Re: Miserable, Confused and Just Can't Take It..Help please..
Ria- Review the below passage and compare contrast to your relationship.
**Love is patient, love is kind.
It does not envy, it does not boast,
it is not proud.
It is not rude, it is not self-seeking,
it is not easily angered,
it keeps no record of wrongs.
Love does not delight in evil
but rejoices with the truth.
It always protects, always trusts,
always hopes, always perseveres.
Love never fails.
**- The Bible : 1 Corinthians 13:4
(I realise this is a Biblical quote and you're probably all Muslim but this is one of the gems of the Bible... it is perfect).
Re: Miserable, Confused and Just Can't Take It..Help please..
so this is how an educated woman ruin herself behind a trash?
honestly...ignore the sicko and move on.
ps. namaz is FARZ like breathing...i dont know why ppl compare farz with their lame love life.
Re: Miserable, Confused and Just Can't Take It..Help please..

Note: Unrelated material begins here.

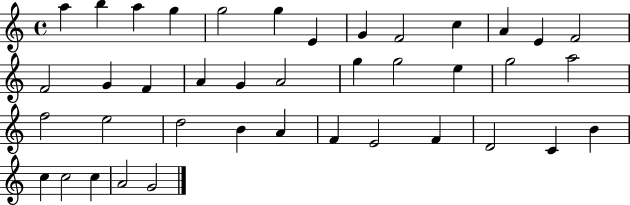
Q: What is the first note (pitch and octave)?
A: A5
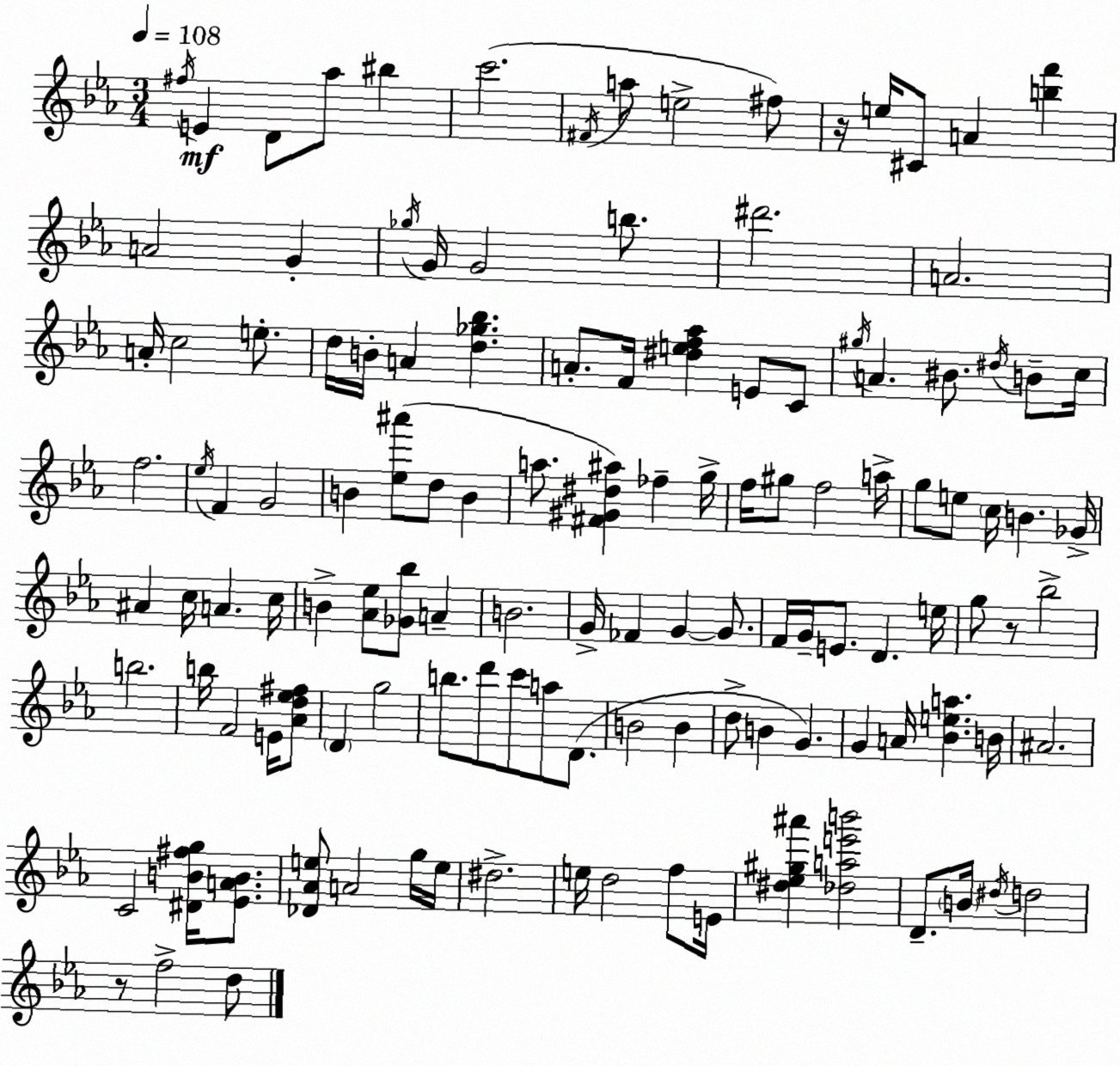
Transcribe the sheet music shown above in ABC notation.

Saving the msn chat to show it later?
He is a sadist.
But ria, you seem to have lost your self esteem.
You said who will marry you. So you think it is bettter to marry this person?
Re: Miserable, Confused and Just Can't Take It..Help please..

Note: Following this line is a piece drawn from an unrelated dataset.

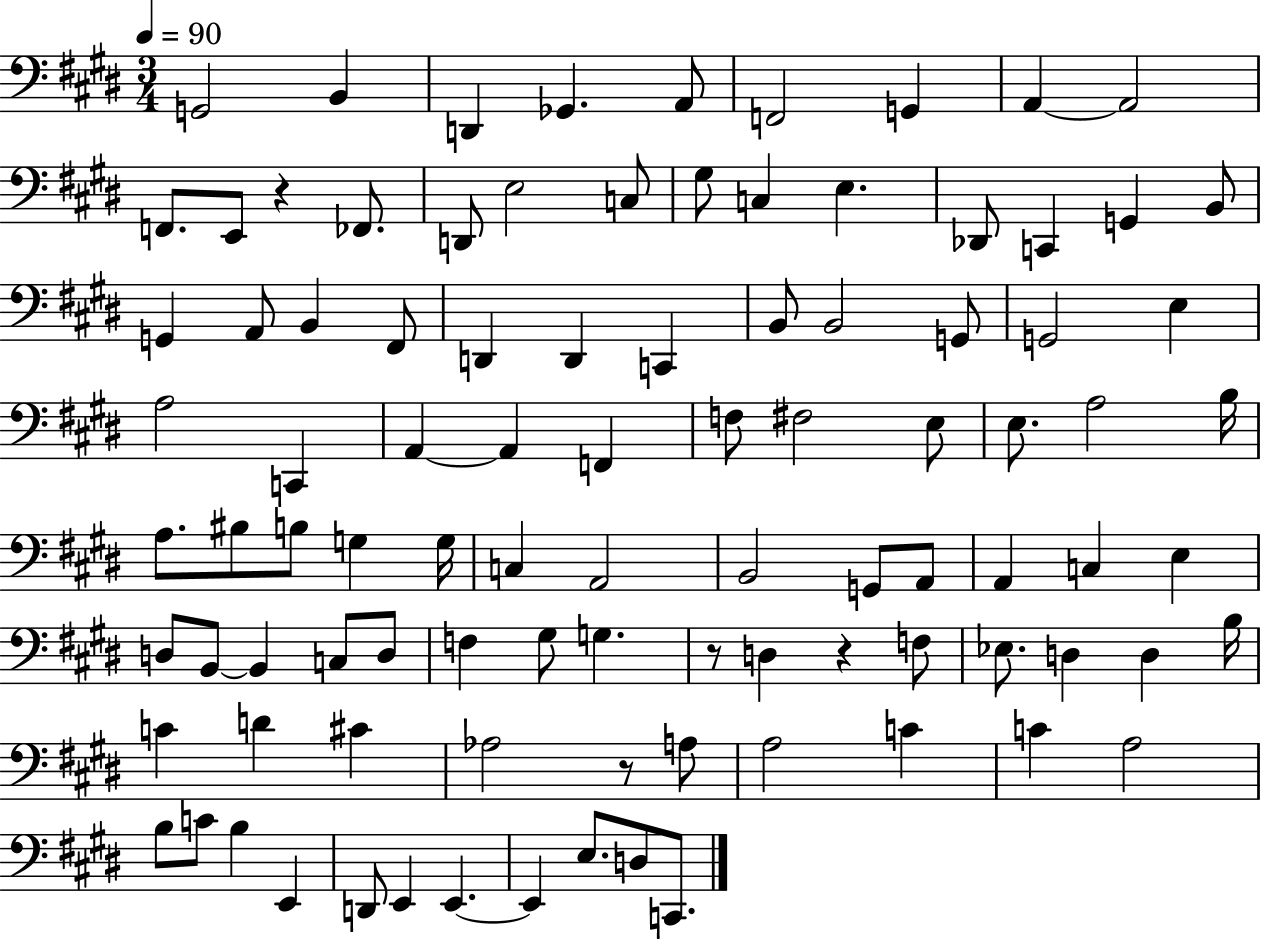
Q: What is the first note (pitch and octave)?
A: G2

The only way you are punishing yourself is by STAYING WITH HIM!..dump him, pick yourself up, and show him you can live without him. I think hes got this mind game at the tip of his fingers bc he realizes the fact that you think no one else will marry you or come for you, so hes abusing that for whatever reason. What a disgusting prick!
Re: Miserable, Confused and Just Can't Take It..Help please..
^Your signature: It is ..la saif illa Zulfiqar.
Re: Miserable, Confused and Just Can't Take It..Help please..
^Your signature: It is ..la saif illa Zulfiqar.
it sure is..good eye :)
Re: Miserable, Confused and Just Can't Take It..Help please..
Ria ...the guy is verbally & emotionally abusive and the behaviour & attitude he has clearly shows that he is a narcissist. Was he severely abused during child hood or was he extremely pampered as a child ? if yes , then most probably he has narcissistic personality disorder. The things you are facing right now with him are unimaginable ....do you ever think that if you get married to him how badly he will treat you then ? people don't change overnight and most likely he will become more abusive towards you after marriage even physically abusive . So this is your plan for your life ? this is how you for-see your life ..............to be abused everyday by a man who does not love you and does not give a damn about you !
Leave him , dump him .....you will be better off I promise. You will get the guy who is destined for you by Allah , don't let yourself be abused in the hands of a looser like that. Give importance to yourself , love your self & respect yourself and tell yourself that you do not deserve such treatment. You think you will not get another man ? it's better to be single than to be in a unhappy & abusive relationship. Wasay I firmly believe that Allah talah kisi ko tanha nahi rakhta and you will get atleast one relationship in life that will give you alot of happiness and that relationship can be in the form of anybody. Please stop looking down upon yourself and leave this man.
Re: Miserbale, Confused and Just Can't Take It..Help please..
Yeah, I'm sorry, he sounds really immature, he can't tell your parents about you? What kind of joke is that? Aa jaatay haiN pyaar karnay lekin phir maa baap ke saamnay phat jaati hai. I'm so sick of these desi mama's boys who go out and start a 'relationship' with someone but refuse to tell their parents. Too often these stories end with heartbreak when the guy married someone else because ammi ji and abbu ji wanted him to and the poor girl is left holding her dreams in her hands.
Move on, he's a child.
buddy then girls should be smart enough to NOT date a guy who isn't telling his parents. Girls shouldn't be dating to begin with unless parents are involved.